Post thoughts to comments.

Tuesday, 28 July 2009

Quality Of Movement

CrossFit prescribes functional movements, and defines these as movements which move large loads, long distances, quickly. In other words, functional movements are movements which produce a lot of power. There are a whole lot of movements that meet these criteria, but some of them are more fundamental, more powerful, and ultimately more valuable to our fitness than others, and thus should make up the bulk of our training. In this post, we're going to talk about these movements: what they are and why they're valuable.

The Big Question

The first thing we have to do is determine which movements are most valuable to our fitness. But how do we do that? The question we use to decide how valuable a movement is to us is what relevant benefits do I gain from this exercise that I can't get anywhere else? (Credit goes to Russ Greene for coining this question in its particular phrasing.)

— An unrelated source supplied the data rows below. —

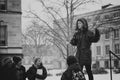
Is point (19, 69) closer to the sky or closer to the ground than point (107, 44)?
closer to the ground

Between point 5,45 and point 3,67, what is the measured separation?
20.7 meters

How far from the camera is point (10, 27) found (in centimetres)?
2688

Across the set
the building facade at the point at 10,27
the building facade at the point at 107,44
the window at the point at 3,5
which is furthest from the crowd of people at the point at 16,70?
the building facade at the point at 107,44

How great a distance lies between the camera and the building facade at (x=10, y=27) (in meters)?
26.7

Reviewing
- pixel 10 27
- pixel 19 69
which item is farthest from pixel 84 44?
pixel 10 27

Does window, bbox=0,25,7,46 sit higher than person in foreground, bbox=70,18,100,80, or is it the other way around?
window, bbox=0,25,7,46

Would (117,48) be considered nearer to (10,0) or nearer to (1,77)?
(10,0)

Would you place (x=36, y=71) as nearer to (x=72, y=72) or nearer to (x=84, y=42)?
(x=84, y=42)

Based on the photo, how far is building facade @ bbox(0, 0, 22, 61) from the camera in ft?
87.7

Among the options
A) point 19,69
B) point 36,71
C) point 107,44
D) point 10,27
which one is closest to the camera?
point 19,69

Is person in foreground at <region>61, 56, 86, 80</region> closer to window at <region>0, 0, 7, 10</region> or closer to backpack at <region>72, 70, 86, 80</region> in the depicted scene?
backpack at <region>72, 70, 86, 80</region>

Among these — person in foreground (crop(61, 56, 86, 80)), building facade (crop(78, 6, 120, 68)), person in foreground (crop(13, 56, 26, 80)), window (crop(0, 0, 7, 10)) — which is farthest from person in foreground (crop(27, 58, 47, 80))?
building facade (crop(78, 6, 120, 68))

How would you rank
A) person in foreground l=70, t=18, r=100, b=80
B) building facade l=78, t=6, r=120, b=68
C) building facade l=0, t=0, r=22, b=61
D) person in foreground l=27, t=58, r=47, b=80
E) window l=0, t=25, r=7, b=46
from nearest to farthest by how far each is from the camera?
person in foreground l=70, t=18, r=100, b=80, person in foreground l=27, t=58, r=47, b=80, building facade l=0, t=0, r=22, b=61, window l=0, t=25, r=7, b=46, building facade l=78, t=6, r=120, b=68

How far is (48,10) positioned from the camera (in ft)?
94.1
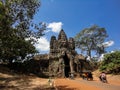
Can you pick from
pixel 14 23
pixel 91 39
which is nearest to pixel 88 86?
pixel 14 23

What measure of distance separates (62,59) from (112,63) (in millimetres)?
10853

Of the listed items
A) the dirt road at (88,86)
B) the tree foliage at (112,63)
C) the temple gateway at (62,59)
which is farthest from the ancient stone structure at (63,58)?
the dirt road at (88,86)

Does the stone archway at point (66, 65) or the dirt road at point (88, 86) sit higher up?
the stone archway at point (66, 65)

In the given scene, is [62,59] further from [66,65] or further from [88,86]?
[88,86]

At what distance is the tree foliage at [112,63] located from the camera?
3747cm

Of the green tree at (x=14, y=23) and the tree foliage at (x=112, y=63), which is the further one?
the tree foliage at (x=112, y=63)

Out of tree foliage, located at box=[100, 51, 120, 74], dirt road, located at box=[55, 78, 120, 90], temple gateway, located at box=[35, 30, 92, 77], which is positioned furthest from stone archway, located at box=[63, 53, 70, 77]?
dirt road, located at box=[55, 78, 120, 90]

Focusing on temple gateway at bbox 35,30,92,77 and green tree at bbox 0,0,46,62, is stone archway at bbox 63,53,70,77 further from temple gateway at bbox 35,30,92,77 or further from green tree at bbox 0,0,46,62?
green tree at bbox 0,0,46,62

But what exactly are relevant benefits?

Relevant benefits are those which carry over well to other movements, and thus create the greatest increases in work capacity across broad time and modal domains.

Let's apply that question to a few movements and see what we come up with.

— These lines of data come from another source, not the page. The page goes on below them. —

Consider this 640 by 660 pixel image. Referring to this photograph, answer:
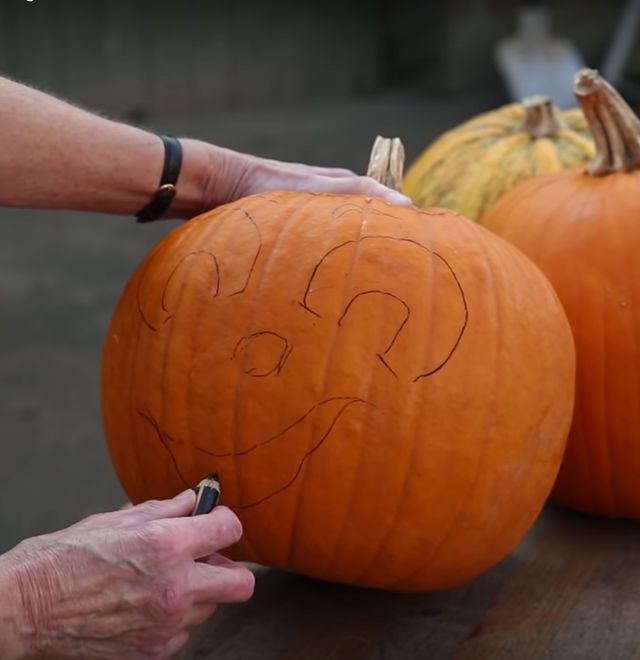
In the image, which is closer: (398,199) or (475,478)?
(475,478)

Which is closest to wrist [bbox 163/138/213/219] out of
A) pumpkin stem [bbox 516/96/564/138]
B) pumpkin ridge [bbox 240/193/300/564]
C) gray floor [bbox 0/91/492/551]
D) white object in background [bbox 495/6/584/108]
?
pumpkin ridge [bbox 240/193/300/564]

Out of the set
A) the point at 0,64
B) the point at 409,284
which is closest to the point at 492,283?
the point at 409,284

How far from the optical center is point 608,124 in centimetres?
138

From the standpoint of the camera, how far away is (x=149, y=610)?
924 mm

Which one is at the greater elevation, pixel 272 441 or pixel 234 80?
pixel 272 441

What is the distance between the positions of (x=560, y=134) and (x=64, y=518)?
161 centimetres

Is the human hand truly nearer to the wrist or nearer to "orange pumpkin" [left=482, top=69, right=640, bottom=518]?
the wrist

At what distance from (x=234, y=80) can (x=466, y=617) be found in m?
5.71

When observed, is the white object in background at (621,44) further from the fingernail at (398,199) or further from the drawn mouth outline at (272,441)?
the drawn mouth outline at (272,441)

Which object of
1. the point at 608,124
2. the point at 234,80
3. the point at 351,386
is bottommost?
the point at 234,80

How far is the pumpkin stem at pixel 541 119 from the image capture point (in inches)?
72.7

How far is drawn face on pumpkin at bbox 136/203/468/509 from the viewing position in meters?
1.06

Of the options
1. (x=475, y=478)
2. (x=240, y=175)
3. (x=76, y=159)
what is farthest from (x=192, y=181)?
(x=475, y=478)

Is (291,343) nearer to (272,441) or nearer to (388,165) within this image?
(272,441)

What relevant benefits do we get from the squat that we can't get anywhere else?

The squat may be the most important movement for CrossFitters to master. This is mainly due to one factor that is unique to the squat: squatting is the only movement which takes the hip joint through it's full range of motion. Almost of CrossFit's movements, from running to Olympic lifting to kipping pullups, derive their power from the hips, and taking that joint through it's full range of motion is crucial to developing control and strength over it.

What relevant benefits do we get from the Olympic lifts that we can't get anywhere else?

The Olympic lifts - the snatch and clean & jerk, in their various incarnations - are more capable of producing power than any other movements in the CrossFitters arsenal. In addition to this, they demand high levels of competency in the four neurological standards of fitness (agility, balance, coordination, and accuracy.) Done at low repetitions with heavy weight, they will greatly increase the athletes ability to create power, not only with a barbell but when running, jumping, pushing, pulling, throwing, punching, and kicking. At high repetitions with light-to-moderate weight, the metabolic demand of Olympic lifting is hard to match, and there may be no better way to test the athletes ability to perform technically complex movements while severely stressed and fatigued.

What relevant benefits do we get from running that we can't get anywhere else?

Running is important. Very important. For our prehistoric ancestors, good running was the difference between surviving and perishing, going healthy or going hungry, getting away or getting eaten. Though most of us don't have to run for our lives in the literal sense, it is still a component of most physical activities modern humans undertake, from sports to warfare to playing with your kids, and thus it is still extremely important to our fitness that we become competent runners. Running is one of the only monostructural exercises completely natural to our physiology. Though there are definite benefits to activities like jumping rope, rowing, and swimming, we simply weren't built to jump up and down in place, sit in a boat and move, or propel ourselves through water.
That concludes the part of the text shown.